» Exercise objective
Once "-Analisar os processos de cooperação/relacionamento" turns up in a line below, reproduce that line and those after it exactly, stopping after the line with "Die Trauerfeier findet"; leave pictures out.
- - -
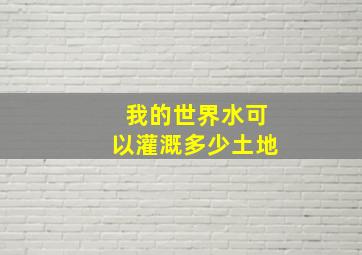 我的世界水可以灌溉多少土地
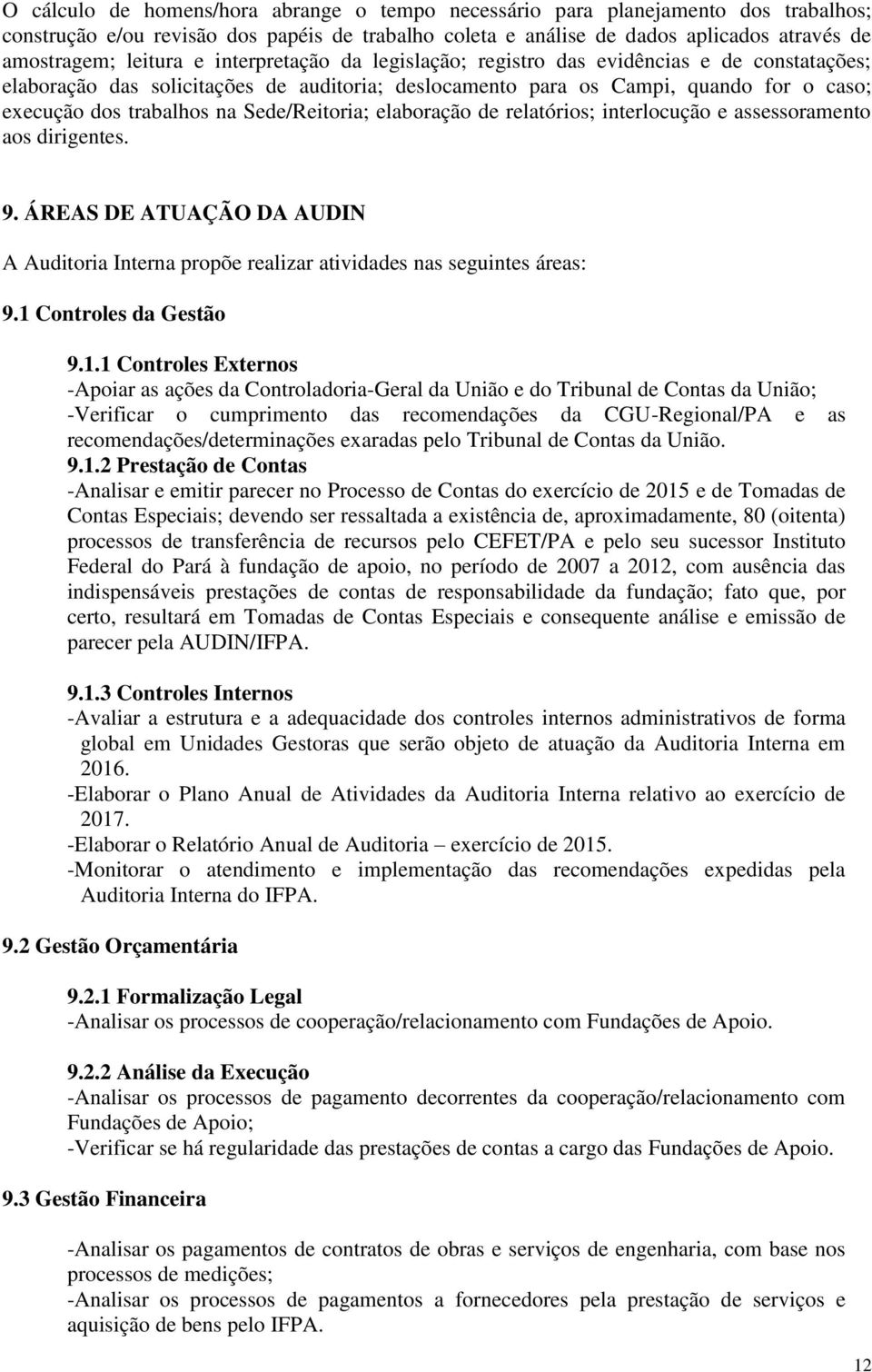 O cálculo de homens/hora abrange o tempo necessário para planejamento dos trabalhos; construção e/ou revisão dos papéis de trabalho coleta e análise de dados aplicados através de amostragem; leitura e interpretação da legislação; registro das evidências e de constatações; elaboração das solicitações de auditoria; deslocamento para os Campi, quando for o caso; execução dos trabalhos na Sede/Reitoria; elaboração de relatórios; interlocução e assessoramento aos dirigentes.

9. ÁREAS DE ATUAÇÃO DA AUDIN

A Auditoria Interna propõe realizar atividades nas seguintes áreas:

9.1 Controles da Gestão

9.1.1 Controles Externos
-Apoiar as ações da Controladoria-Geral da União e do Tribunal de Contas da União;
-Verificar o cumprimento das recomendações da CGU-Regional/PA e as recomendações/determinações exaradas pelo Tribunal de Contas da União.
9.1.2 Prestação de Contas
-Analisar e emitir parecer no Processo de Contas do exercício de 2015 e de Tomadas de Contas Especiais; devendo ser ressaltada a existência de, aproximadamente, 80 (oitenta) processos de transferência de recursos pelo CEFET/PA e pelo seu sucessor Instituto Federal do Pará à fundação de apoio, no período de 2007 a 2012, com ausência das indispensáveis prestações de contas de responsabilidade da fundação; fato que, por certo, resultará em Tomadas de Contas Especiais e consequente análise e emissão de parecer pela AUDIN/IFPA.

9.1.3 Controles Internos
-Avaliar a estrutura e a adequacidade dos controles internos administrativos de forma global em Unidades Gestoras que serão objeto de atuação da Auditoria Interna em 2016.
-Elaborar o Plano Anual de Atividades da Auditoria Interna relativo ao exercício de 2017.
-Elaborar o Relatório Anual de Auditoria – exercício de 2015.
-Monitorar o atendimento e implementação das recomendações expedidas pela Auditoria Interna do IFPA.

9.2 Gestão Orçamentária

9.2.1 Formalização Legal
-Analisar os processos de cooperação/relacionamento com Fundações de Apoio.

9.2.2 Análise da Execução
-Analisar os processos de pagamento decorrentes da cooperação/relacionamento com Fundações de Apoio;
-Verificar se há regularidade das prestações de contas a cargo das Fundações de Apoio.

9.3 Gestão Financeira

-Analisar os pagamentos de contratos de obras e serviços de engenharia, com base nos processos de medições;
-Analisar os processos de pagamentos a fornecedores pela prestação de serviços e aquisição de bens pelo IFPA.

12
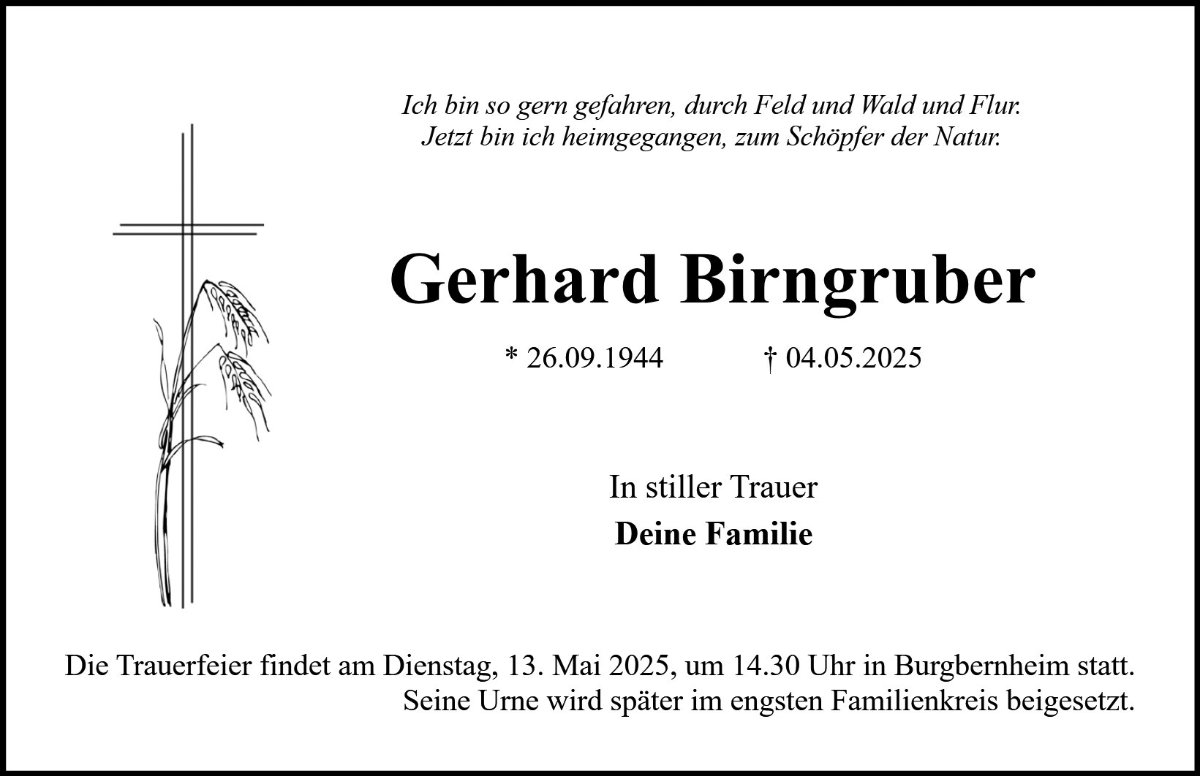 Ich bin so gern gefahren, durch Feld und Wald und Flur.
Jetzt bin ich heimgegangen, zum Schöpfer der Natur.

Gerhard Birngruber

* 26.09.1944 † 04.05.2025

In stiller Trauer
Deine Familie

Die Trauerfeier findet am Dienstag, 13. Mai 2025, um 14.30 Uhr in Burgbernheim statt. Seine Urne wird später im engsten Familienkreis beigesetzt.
- - -
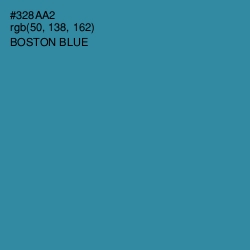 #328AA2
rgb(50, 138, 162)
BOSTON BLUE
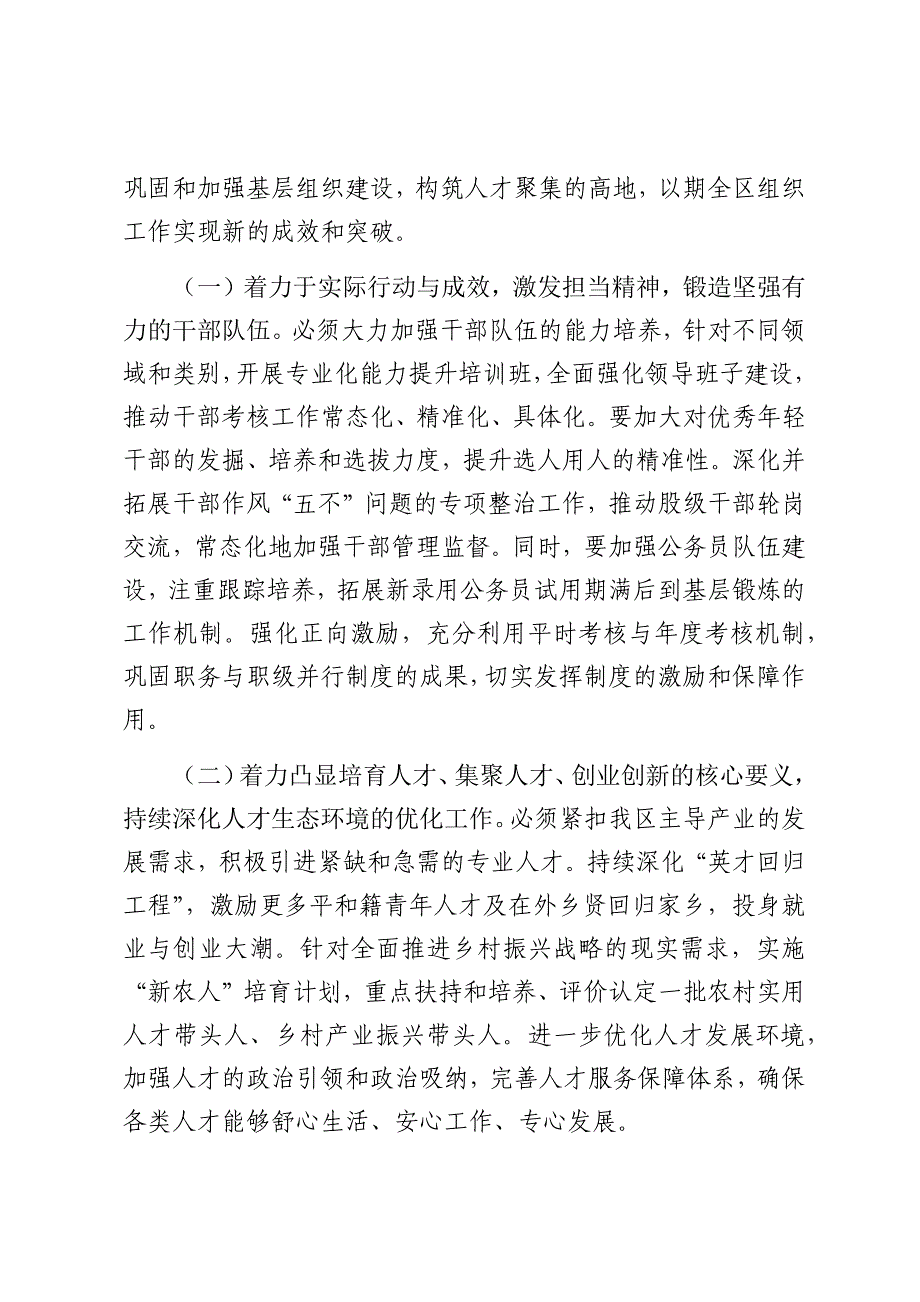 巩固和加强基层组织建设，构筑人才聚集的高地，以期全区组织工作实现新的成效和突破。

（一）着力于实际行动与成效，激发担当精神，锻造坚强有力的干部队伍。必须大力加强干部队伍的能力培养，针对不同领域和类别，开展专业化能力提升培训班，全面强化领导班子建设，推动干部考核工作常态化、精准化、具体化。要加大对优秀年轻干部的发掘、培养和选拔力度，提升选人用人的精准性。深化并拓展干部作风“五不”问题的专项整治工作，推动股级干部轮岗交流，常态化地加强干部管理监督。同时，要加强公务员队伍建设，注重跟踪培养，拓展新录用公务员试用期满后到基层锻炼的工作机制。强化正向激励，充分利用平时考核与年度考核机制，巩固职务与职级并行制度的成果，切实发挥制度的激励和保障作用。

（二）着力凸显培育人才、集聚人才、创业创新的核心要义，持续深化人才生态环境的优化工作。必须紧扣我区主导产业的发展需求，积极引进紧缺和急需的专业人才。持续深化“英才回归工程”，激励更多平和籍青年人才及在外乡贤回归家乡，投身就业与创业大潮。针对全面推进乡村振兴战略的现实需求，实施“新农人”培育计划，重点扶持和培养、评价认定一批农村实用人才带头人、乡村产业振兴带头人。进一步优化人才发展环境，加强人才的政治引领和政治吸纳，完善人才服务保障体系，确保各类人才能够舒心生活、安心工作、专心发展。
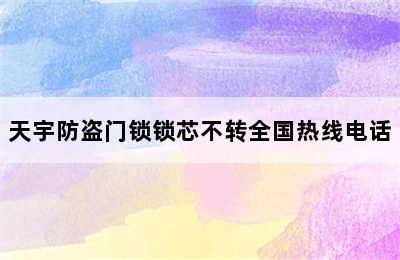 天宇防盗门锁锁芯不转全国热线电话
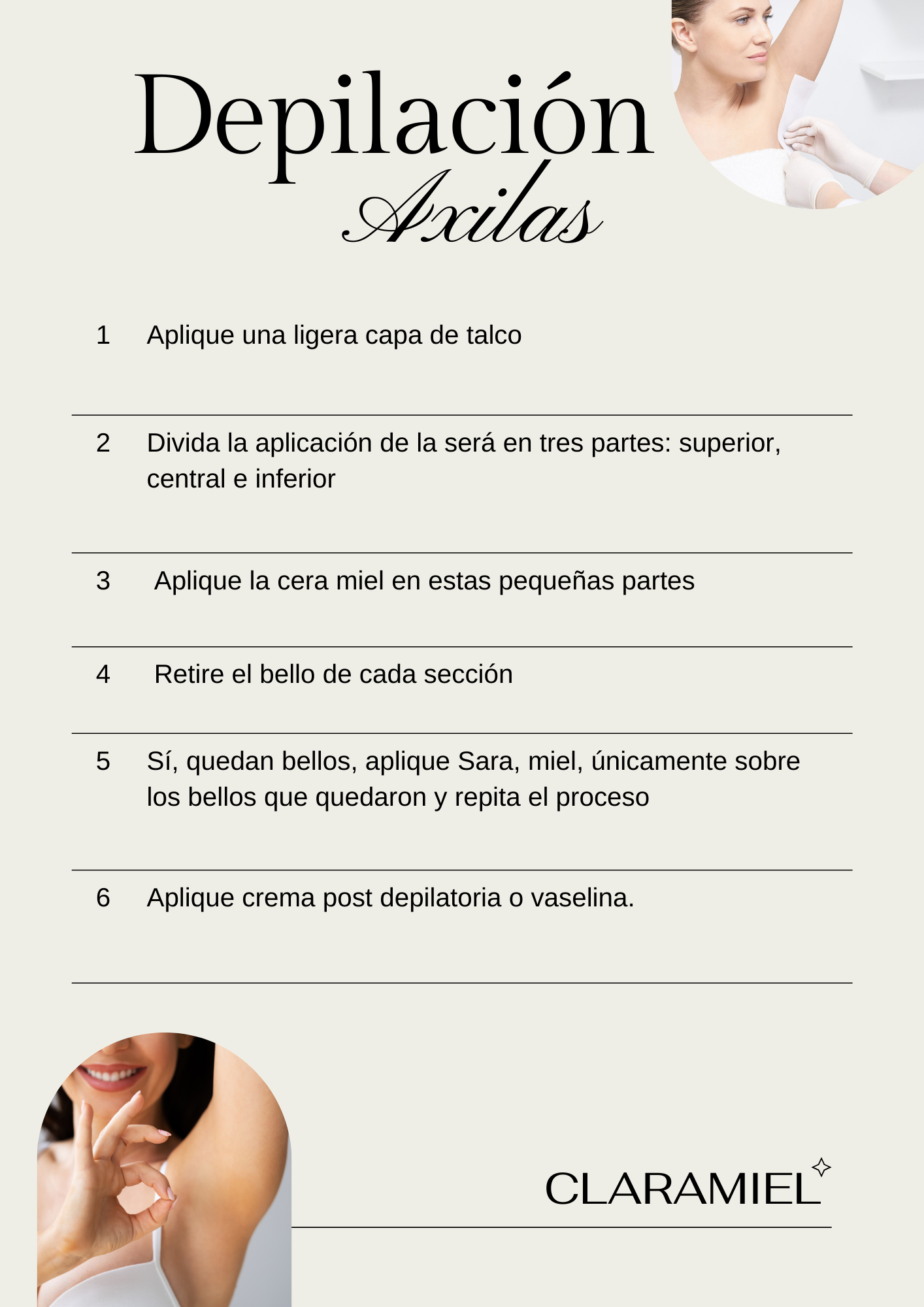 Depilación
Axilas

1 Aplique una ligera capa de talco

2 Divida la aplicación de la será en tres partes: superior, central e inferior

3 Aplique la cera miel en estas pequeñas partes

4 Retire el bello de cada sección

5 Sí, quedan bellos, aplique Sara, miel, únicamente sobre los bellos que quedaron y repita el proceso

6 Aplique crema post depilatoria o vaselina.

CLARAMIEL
- - -
» Solution
-Analisar os processos de cooperação/relacionamento com Fundações de Apoio.

9.2.2 Análise da Execução
-Analisar os processos de pagamento decorrentes da cooperação/relacionamento com Fundações de Apoio;
-Verificar se há regularidade das prestações de contas a cargo das Fundações de Apoio.

9.3 Gestão Financeira

-Analisar os pagamentos de contratos de obras e serviços de engenharia, com base nos processos de medições;
-Analisar os processos de pagamentos a fornecedores pela prestação de serviços e aquisição de bens pelo IFPA.

12
 Ich bin so gern gefahren, durch Feld und Wald und Flur.
Jetzt bin ich heimgegangen, zum Schöpfer der Natur.

Gerhard Birngruber

* 26.09.1944 † 04.05.2025

In stiller Trauer
Deine Familie

Die Trauerfeier findet am Dienstag, 13. Mai 2025, um 14.30 Uhr in Burgbernheim statt. Seine Urne wird später im engsten Familienkreis beigesetzt.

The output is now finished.